As I explored, it started sinking in: I wasn't in quaint, beer-and-pretzel Bavaria anymore. Erfurt has that old Tupperware aura of East Germany. People seemed more hardscrabble, less exposed to the world. English was suddenly very foreign. I hadn't heard an American voice all day. Despite being very popular among German tourists and Martin Luther pilgrims, Erfurt remains largely undiscovered by American visitors.
I walked across the Merchants' Bridge that spans the river. Unlike the famous shop-lined Ponte Vecchio in Florence, people actually make their homes along this bridge. As in ages past, the residents live upstairs and run shops downstairs, such as at Theatrum Mundi, featuring the brilliant work of puppetmaker Martin Gobsch. For 1 euro, I saw an intricately detailed, fully articulated rendering of Snow White.

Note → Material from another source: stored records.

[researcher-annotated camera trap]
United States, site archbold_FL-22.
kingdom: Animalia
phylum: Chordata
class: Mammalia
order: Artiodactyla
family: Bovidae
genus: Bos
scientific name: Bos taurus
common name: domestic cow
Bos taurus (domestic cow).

Across the bridge is the Old Synagogue, one of Europe's earliest surviving synagogues. Its cellar features the Erfurt Treasure, consisting of 60 pounds of gold, silver, and jewels that once belonged to a wealthy local Jew. The prize piece is a finely detailed golden wedding ring from the early 14th century, inscribed with the words mazel tov, indicating that it once belonged to a Jewish woman.
From the synagogue, I took a short walk to the Preachers' Church, Erfurt's main Protestant church. Despite being rebuilt after World War II, it still features the original 700-year-old wood wall used in pre-Reformation days to separate people from the clergy. Behind the altar is a kaleidoscope of colorful windows, pieced together from the original medieval glass windows shattered in the war. The church also has a glorious circa-1650 Baroque pipe organ that is used for weekly concerts.

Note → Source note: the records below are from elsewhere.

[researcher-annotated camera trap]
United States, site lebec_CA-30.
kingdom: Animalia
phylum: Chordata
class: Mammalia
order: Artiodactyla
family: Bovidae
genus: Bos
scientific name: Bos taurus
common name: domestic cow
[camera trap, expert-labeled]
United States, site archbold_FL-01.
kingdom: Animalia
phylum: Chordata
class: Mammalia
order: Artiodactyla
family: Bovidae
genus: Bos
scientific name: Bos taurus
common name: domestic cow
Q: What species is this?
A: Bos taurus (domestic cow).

My walk through Erfurt culminated on the vast Cathedral Square, dominated by twin churches — the Church of St. Severus and the cathedral where Martin Luther was ordained a priest. As I soaked up the scene, I was enveloped by the sounds of an opera troupe rehearsing on the square while the dark churches rung with the sound of pipe organists practicing.
For me, as a Lutheran, coming to Erfurt is a bit like a Catholic going to Rome. Without the pivotal accomplishments of the Reformation, the Bible would still be read in Latin and interpreted for us by priests. The 500th anniversary of Martin Luther kicking off the Reformation in 1517 is quickly approaching, and towns like Erfurt will enjoy lots of attention. But until then, visitors can enjoy this delightful slice of simple, unspoiled Germany in peace.